Lord Jauncey of Tullichettle: My Lords, it is always a pleasure to follow the noble Lord, Lord Alexander of Weedon, to whose honeyed words I listened and always enjoyed when he appeared before the Appellate Committee some years ago.

We are dealing at the moment with three items in the Bill. I propose to refer only to one; namely, the Supreme Court. The Appellate Committee has functioned, as is widely agreed, with great distinction and effectively since its constitution by the Appellate Jurisdiction Act 1876. On 10 June 2002, in answer to a question from the noble Lord, Lord Lester, the then Lord Chancellor, the noble and learned Lord, Lord Irvine of Lairg, replied:

    "The Government are of the view that a sufficient case has not been made for the abolition of the Appellate Committee".—[Official Report, 10/6/02; col. WA3.]

What happened between then and 12 June 2003? What is the alleged justification for the abolition of the Appellate Committee and its replacement by an institution which will perform almost identical functions at a huge capital and revenue cost?

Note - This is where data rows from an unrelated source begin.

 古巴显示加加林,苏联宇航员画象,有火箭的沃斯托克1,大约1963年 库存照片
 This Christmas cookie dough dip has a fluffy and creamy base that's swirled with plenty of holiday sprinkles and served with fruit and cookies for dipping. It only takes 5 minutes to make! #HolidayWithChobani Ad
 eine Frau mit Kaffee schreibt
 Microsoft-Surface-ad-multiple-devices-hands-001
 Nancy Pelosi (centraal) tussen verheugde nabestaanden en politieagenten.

A little clue is to be found in the consultation paper on the matter. It has been said that the Government have consulted. Consultation papers were handed out for consideration. But the consultation paper on the Supreme Court did not want responses as to whether there should be such a court. The decision had already been made. The paper wanted responses only on the details. So it was perhaps not surprising that not much was said about the reasons for setting it up.

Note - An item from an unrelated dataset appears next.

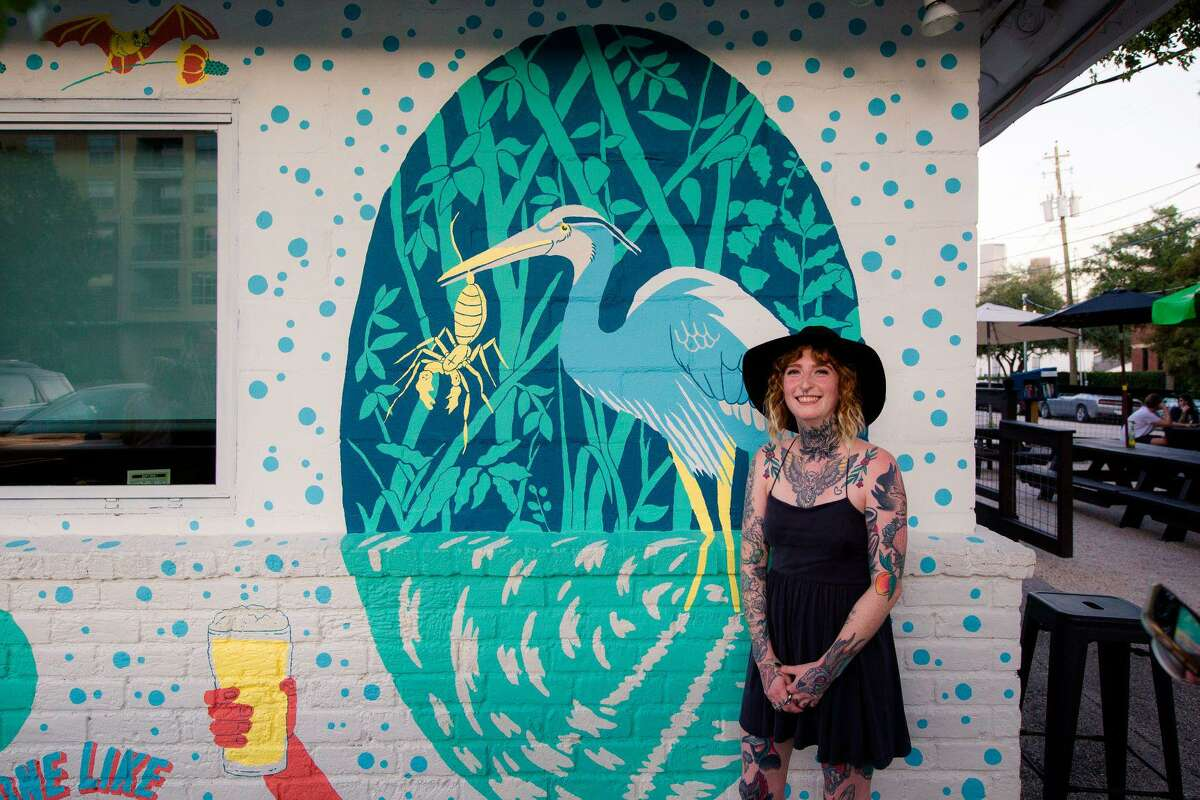 Jade Young with a detail of her new mural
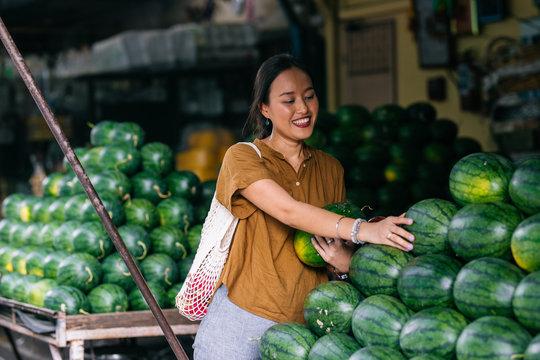Beautiful smiling Thai woman picking watermelon on food market.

Two matters were mentioned; that the Appellate Committee was no longer sustainable and that the establishment of a Supreme Court would preserve and increase—I emphasise the word increase—the judges' independence. That sounds absolutely splendid. But a bald assertion of unsustainability is absolutely meaningless in the absence of reasons.

The suggestion that a Supreme Court would increase and strengthen the judges' independence, a theme repeated by the noble and learned Lord the Lord Chancellor in the debate on 12 February, presupposes that there is room for such increase in the first place and that if the Law Lords were removed from the Palace of Westminster they would enjoy greater independence than they do now. That is a wholly fallacious suggestion.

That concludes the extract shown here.